According to Art. 38 of the Mortgage Law, by accepting a mortgaged apartment, the heir assumes all the obligations of the testator to repay the mortgage loan. If the apartment was passed to several heirs, then the debt is divided between them in proportion to the shares in the inherited housing. If none of the heirs accepted the apartment, then it goes to the bank.

How to draw up a will for an apartment so that it is not challenged

Challenging a will is permitted only on the grounds set out in the current legislation . In particular, a will can be challenged if:

  • the testator was not fully capable;
  • the testator could not understand what was happening;
  • the testator was deceived, intimidated or coerced into making the will;
  • the will was not written by the testator himself or by a notary from the words of the testator;
  • Several people will bequeath one document;
  • the will is not certified by a notary.

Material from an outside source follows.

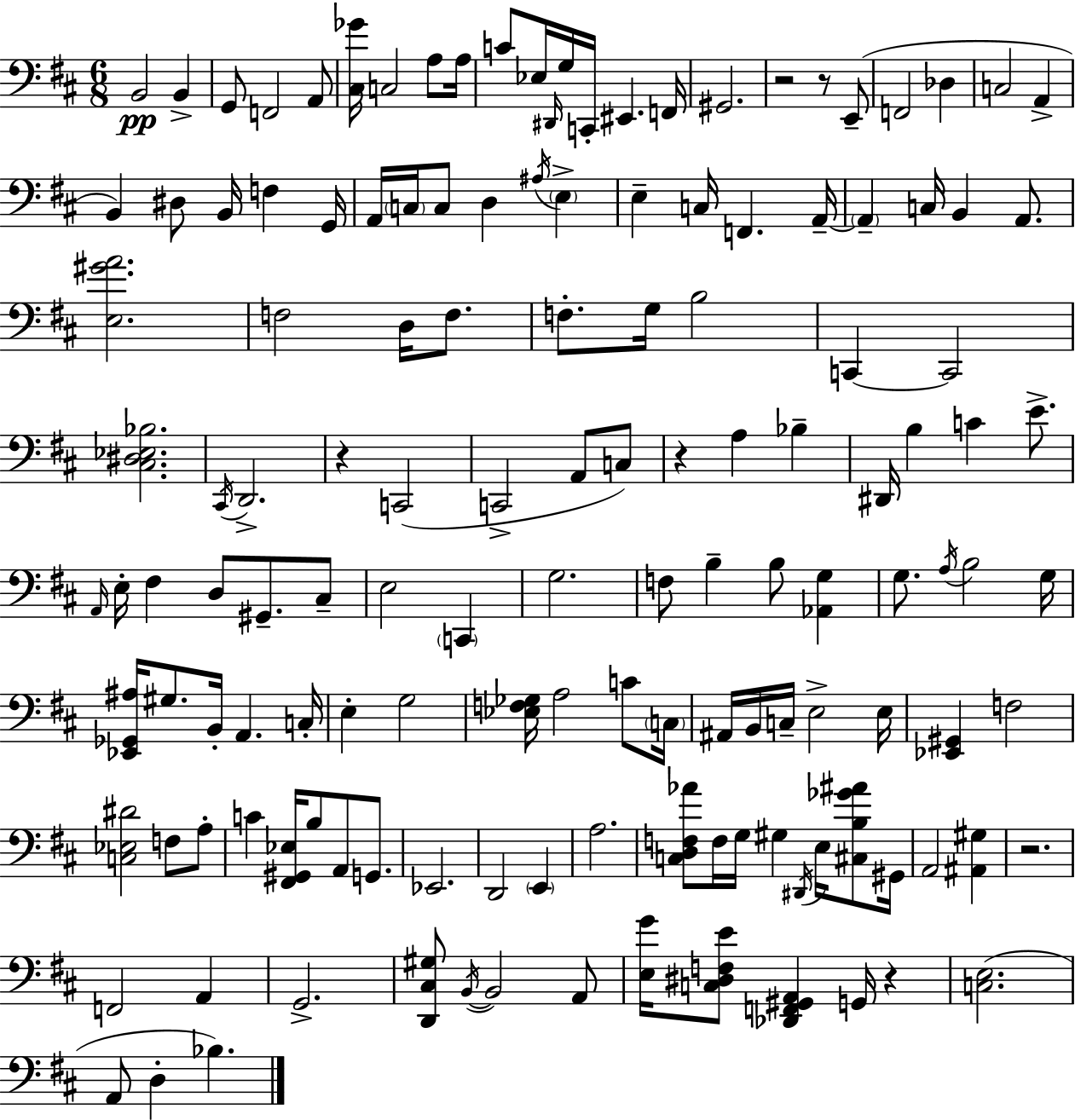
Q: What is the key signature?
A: D major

If the will is drawn up according to the rules, then it will be difficult to challenge it . The first proof of its validity will be the notary who certified the last will. When contacting a specialist, the specialist is obliged to check the client’s legal capacity and his ability to adequately perceive what is happening.

For your information

In addition to him, witnesses who can be involved in drawing up, signing and certifying the will can also confirm the legality of the will.

It is also possible, when registering a last will, to obtain certificates from drug treatment and psychoneurological dispensaries , which indicate that the testator is not registered with them.